Elizabeth A. Samuels, M.D., from Brown University in Providence, Rhode Island, and colleagues surveyed U.S. medical students graduating in 2016 and 2017 (26,123 responses) to assess differences in medical student burnout by sexual orientation.

The researchers found that 5.4 percent of respondents identified as lesbian, gay, or bisexual (LGB).
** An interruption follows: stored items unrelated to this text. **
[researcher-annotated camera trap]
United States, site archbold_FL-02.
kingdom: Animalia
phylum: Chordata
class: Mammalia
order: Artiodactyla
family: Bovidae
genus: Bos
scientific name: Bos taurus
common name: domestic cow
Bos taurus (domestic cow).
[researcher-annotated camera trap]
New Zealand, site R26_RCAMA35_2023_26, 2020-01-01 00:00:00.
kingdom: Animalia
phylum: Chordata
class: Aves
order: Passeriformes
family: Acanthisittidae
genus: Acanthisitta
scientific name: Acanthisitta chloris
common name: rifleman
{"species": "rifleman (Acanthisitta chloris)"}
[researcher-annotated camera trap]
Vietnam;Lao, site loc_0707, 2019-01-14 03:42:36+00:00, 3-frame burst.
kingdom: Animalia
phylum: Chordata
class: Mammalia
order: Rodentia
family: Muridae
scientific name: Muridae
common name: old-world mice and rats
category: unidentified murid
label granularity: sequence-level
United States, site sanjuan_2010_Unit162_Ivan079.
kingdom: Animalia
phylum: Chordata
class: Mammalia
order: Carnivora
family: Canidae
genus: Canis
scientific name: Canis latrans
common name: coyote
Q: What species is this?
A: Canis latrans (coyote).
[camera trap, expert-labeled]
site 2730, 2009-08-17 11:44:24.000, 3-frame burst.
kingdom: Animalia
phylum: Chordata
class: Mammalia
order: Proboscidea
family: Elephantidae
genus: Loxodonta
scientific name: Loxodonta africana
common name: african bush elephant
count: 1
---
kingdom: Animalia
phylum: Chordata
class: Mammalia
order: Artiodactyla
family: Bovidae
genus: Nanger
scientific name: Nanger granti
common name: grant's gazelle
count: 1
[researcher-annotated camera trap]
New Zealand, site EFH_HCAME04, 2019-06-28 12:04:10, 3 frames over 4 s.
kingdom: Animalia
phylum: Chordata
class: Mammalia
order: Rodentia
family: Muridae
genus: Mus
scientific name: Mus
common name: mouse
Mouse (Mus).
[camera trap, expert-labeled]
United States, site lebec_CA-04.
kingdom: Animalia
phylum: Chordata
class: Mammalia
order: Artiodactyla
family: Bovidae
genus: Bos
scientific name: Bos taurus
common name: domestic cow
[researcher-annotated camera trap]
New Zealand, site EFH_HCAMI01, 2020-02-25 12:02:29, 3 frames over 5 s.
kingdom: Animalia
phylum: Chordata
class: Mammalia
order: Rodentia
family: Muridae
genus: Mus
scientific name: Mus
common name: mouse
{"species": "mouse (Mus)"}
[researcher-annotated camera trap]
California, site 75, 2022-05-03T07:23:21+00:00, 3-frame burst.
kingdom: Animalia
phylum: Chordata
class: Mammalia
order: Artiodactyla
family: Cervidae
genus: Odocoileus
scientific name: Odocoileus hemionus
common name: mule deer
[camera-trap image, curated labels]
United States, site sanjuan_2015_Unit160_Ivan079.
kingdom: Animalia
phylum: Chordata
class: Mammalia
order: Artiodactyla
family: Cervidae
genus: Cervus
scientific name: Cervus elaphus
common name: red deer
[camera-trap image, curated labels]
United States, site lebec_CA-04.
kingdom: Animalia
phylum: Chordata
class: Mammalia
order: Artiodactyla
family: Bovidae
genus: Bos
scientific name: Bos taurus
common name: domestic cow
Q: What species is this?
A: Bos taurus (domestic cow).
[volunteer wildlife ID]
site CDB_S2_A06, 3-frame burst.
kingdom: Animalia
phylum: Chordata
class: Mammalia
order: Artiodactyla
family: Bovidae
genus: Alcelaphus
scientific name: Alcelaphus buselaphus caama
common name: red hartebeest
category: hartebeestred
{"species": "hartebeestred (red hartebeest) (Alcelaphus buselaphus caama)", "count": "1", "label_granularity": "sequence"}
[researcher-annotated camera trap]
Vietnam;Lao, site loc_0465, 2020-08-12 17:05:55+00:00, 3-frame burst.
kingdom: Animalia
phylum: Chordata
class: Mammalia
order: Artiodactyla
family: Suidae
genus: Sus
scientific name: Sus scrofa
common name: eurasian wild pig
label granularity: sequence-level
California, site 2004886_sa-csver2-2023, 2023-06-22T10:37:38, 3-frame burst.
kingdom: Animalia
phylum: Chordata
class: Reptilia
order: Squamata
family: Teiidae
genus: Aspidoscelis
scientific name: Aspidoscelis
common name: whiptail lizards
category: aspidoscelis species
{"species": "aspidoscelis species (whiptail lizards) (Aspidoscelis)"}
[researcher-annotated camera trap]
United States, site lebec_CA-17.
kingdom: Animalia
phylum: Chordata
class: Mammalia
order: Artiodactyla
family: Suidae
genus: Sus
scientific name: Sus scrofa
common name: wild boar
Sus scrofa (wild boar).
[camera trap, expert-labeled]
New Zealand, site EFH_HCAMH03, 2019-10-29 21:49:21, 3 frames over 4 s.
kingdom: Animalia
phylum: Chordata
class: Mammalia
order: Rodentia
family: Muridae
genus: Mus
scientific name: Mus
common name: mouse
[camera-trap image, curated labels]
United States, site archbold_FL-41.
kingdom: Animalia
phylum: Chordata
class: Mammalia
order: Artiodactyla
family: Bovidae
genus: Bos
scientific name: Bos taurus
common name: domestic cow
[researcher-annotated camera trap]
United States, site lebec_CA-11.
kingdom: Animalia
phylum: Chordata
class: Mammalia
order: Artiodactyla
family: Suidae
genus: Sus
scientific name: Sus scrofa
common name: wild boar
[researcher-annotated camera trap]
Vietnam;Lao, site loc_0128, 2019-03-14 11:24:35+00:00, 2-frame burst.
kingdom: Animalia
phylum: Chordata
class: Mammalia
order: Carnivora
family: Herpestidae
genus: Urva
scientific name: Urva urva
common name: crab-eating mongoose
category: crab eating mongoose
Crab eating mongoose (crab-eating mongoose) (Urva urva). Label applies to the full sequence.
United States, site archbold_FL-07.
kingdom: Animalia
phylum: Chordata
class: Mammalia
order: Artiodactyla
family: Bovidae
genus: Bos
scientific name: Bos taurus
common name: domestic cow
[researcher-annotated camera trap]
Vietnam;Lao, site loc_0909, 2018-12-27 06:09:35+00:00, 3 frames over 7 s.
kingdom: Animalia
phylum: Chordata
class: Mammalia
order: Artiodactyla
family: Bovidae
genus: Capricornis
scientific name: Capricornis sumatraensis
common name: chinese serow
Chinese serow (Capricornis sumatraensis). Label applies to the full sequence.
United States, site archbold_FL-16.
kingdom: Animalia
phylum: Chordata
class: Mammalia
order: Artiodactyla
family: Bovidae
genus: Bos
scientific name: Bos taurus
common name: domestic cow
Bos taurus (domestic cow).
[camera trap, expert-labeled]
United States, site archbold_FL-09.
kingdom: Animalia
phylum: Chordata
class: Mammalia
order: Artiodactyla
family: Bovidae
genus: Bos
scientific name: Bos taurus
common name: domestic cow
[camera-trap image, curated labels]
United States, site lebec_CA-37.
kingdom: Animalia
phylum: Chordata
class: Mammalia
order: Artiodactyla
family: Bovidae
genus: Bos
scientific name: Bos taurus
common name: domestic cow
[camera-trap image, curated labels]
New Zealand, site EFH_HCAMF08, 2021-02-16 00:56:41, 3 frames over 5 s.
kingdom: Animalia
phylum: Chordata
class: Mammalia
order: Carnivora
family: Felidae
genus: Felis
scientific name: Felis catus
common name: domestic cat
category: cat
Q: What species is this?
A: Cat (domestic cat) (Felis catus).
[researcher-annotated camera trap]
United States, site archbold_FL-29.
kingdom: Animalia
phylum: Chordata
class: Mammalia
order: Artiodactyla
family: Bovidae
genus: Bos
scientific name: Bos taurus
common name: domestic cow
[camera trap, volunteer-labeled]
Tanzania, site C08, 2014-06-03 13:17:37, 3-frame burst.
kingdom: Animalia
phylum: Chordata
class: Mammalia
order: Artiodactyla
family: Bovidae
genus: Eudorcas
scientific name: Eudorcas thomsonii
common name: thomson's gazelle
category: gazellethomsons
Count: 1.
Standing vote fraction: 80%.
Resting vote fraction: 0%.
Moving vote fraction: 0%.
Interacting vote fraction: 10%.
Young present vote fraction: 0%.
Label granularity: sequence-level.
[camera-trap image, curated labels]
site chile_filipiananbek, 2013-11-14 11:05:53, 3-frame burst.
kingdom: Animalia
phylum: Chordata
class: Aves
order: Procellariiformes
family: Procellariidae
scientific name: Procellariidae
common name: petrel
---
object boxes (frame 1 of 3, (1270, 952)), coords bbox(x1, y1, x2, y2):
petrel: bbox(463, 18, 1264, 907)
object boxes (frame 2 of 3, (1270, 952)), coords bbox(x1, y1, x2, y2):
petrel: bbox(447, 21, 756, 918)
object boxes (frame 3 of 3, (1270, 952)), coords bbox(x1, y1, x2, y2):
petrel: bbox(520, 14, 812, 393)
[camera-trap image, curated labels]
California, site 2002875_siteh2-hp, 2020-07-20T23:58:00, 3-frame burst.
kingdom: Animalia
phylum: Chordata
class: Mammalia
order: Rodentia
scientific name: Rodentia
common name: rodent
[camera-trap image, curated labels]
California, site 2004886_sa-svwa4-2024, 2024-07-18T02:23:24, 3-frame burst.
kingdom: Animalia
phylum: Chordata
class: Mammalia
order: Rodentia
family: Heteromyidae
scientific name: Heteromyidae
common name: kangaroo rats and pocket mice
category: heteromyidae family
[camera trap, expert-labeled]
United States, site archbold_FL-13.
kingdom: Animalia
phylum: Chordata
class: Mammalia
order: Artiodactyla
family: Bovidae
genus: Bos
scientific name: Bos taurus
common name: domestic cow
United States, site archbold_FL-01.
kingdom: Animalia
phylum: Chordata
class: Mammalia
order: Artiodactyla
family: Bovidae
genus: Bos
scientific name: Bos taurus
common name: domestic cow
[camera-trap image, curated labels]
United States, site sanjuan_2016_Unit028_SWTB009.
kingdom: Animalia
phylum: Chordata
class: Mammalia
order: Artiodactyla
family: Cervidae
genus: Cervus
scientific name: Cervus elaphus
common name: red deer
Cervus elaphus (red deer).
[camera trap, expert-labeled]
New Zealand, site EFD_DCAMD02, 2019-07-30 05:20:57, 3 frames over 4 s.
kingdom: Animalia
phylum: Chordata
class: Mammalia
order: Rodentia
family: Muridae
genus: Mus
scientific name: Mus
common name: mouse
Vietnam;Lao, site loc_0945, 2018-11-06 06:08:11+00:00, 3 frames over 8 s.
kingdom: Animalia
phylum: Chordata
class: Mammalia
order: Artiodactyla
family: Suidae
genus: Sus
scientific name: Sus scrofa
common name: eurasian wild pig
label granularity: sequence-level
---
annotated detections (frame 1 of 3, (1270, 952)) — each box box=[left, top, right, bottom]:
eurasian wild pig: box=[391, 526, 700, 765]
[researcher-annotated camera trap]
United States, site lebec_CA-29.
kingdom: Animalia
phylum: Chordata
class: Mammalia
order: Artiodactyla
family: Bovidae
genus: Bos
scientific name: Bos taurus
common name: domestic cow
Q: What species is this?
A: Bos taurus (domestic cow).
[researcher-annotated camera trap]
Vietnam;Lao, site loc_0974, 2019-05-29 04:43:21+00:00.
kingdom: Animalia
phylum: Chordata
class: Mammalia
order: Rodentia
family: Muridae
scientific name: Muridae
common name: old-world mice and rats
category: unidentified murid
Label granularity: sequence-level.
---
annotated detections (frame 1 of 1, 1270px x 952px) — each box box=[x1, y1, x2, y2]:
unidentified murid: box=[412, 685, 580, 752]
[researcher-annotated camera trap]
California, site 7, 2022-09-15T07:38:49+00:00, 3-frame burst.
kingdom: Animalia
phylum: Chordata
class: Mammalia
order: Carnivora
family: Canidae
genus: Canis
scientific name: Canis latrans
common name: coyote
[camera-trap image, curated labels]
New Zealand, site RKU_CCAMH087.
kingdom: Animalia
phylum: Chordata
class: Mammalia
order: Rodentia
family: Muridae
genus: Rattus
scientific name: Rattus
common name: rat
Compared with heterosexual students, a greater proportion of LGB students reported experiencing mistreatment in all categories, including humiliation (27 percent LGB versus 20.7 percent heterosexual students), mistreatment not specific to identity (17 versus 10.3 percent), and mistreatment specific to gender (27.3 versus 17.9 percent), race/ethnicity (11.9 versus 8.6 percent), and sexual orientation (23.3 versus 1 percent). There were also increased odds of burnout observed among LGB students (odds ratio, 1.63), which persisted after adjusting for mistreatment (odds ratio, 1.36). There was a dose-response association seen between odds of burnout and mistreatment intensity. Mistreatment accounted for 31 percent of the total association of LGB sexual orientation with overall burnout.

“To build a healthy and high-performing LGB physician workforce, systemic, multidimensional approaches are needed to reduce both mistreatment and minority stress experienced by sexual minority medical students,” the authors write.